Subsequently, the channels CH of the UST are formed by forming a material layer for channels over the substrate with the trenches formed therein, and performing a planarization process until the surface of the uppermost interlayer dielectric layer 26 is exposed.
However, when the conductive layer 24A for a gate electrode of the memory cells MC is exposed by the misalignment during the formation of the trenches for channels of the UST, the channel CH of the UST contacts (see region 1 of FIG. 2C) the conductive layer 24A for a gate electrode of the memory cells MC. As a result of this contact, a short-induced defect may occur.
In this specification, problems occurring when the UST is formed after a plurality of memory cells MC are formed have been described. However, such problems may also occur when a plurality of memory cells MC are formed after the LST is formed.
Also, although the present specification describes problems occurring when memory cells MC are formed by stacking a plurality of interlayer dielectric layers and a conductive layer for a gate electrode over a substrate, the same problems may occur in the middle of a process for fabricating a vertical channel type non-volatile memory device by sequentially forming an LST, a plurality of memory cells MC, and the UST.
For example, the same problems may occur in a process of fabricating a vertical-type non-volatile memory device including a plurality of memory cells stacked along channels by stacking a plurality of interlayer dielectric layer and a sacrificial layer over a substrate to thereby form the channels and selectively removing the sacrificial layer to thereby sequentially form a tunnel insulation layer, a charge trapping layer, a charge blocking layer, and a conductive layer for a gate electrode in a region from which the sacrificial layer is removed.
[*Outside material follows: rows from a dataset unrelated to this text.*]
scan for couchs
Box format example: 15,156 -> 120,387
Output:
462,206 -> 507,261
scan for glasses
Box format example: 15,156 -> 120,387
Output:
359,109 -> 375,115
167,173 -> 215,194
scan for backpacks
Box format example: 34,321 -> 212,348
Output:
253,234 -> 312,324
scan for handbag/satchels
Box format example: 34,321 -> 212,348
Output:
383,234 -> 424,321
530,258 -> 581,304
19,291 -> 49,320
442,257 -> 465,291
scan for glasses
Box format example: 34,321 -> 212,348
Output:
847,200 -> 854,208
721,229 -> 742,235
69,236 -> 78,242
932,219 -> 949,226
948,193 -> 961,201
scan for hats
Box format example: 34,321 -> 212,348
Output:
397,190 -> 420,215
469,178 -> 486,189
Meanwhile, when trenches for channels are formed, a plurality of trenches are formed by one-time etch. However, although the etch process is performed simultaneously under the same conditions, the etch depth becomes different according to a region where a trench is to be formed, a pattern density of the surrounding area and the like. This is called a loading effect. In short, some of the plurality of the trenches may be under-etched lower than a target depth and some others may be over-etched.
For instance, when trenches for channels of the UST are formed, over-etch is performed to sufficiently expose the channels CH of the memory cells MC. Herein, over-etch is performed in consideration of the loading effect so that all trenches are etched more than a target depth, that is, the channels CH of the memory cells MC could be sufficiently etched. Therefore, the probability that the conductive layer for a gate electrode of the memory cells MC is exposed increases.